[ClusterLabs] Pacemaker's "stonith too many failures" log is not accurate
井上 和徳
inouekazu at intellilink.co.jp
Fri May 26 10:21:06 CEST 2017
Hi Ken,
The cause turned out.
When stonith is executed, stonithd sends results and notifications to crmd.
https://github.com/ClusterLabs/pacemaker/blob/0459f409580f41b35ce8ae31fb22e6370a508dab/fencing/remote.c#L402-L406
- when "result" is sent (calling do_local_reply()), too many stonith failures is checked in too_many_st_failures().
https://github.com/ClusterLabs/pacemaker/blob/0459f409580f41b35ce8ae31fb22e6370a508dab/crmd/te_callbacks.c#L638-L669
- when "notification" is sent (calling do_stonith_notify()), the number of failures is incremented in st_fail_count_increment().
https://github.com/ClusterLabs/pacemaker/blob/0459f409580f41b35ce8ae31fb22e6370a508dab/crmd/te_callbacks.c#L704-L726
From this, since checking is done before incrementing, the number of failures in "Too many failures (10) to fence" log does not match the number of actual failures.
I confirmed that the expected result will be obtained from the following changes.
# git diff
diff --git a/fencing/remote.c b/fencing/remote.c
index 4a47d49..3ff324e 100644
--- a/fencing/remote.c
+++ b/fencing/remote.c
@@ -399,12 +399,12 @@ handle_local_reply_and_notify(remote_fencing_op_t * op, xmlNode * data, int rc)
reply = stonith_construct_reply(op->request, NULL, data, rc);
crm_xml_add(reply, F_STONITH_DELEGATE, op->delegate);
- /* Send fencing OP reply to local client that initiated fencing */
- do_local_reply(reply, op->client_id, op->call_options & st_opt_sync_call, FALSE);
-
/* bcast to all local clients that the fencing operation happend */
do_stonith_notify(0, T_STONITH_NOTIFY_FENCE, rc, notify_data);
+ /* Send fencing OP reply to local client that initiated fencing */
+ do_local_reply(reply, op->client_id, op->call_options & st_opt_sync_call, FALSE);
+
/* mark this op as having notify's already sent */
op->notify_sent = TRUE;
free_xml(reply);
Regards,
Kazunori INOUE
> -----Original Message-----
> From: Ken Gaillot [mailto:kgaillot at redhat.com]
> Sent: Wednesday, May 17, 2017 11:09 PM
> To: users at clusterlabs.org
> Subject: Re: [ClusterLabs] Pacemaker's "stonith too many failures" log is not accurate
>
> On 05/17/2017 04:56 AM, Klaus Wenninger wrote:
> > On 05/17/2017 11:28 AM, 井上 和徳 wrote:
> >> Hi,
> >> I'm testing Pacemaker-1.1.17-rc1.
> >> The number of failures in "Too many failures (10) to fence" log does not match the number of actual failures.
> >
> > Well it kind of does as after 10 failures it doesn't try fencing again
> > so that is what
> > failures stay at ;-)
> > Of course it still sees the need to fence but doesn't actually try.
> >
> > Regards,
> > Klaus
>
> This feature can be a little confusing: it doesn't prevent all further
> fence attempts of the target, just *immediate* fence attempts.

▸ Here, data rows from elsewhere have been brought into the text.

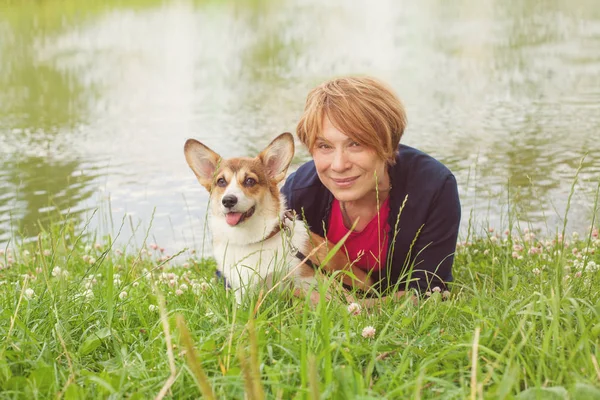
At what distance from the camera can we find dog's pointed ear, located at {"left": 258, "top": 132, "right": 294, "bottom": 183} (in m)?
4.02

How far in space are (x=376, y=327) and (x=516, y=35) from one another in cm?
1876

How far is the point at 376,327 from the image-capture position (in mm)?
2566

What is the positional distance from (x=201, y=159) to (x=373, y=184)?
113 cm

Whenever
> the next transition is started for some other reason (a configuration or
> state change, cluster-recheck-interval, node failure, etc.), it will try
> to fence again.
>
> Also, it only checks this threshold if it's aborting a transition
> *because* of this fence failure. If it's aborting the transition for
> some other reason, the number can go higher than the threshold. That's
> what I'm guessing happened here.
>
> >> After the 11th time fence failure, "Too many failures (10) to fence" is output.
> >> Incidentally, stonith-max-attempts has not been set, so it is 10 by default..
> >>
> >> [root at x3650f log]# egrep "Requesting fencing|error: Operation reboot|Stonith failed|Too many failures"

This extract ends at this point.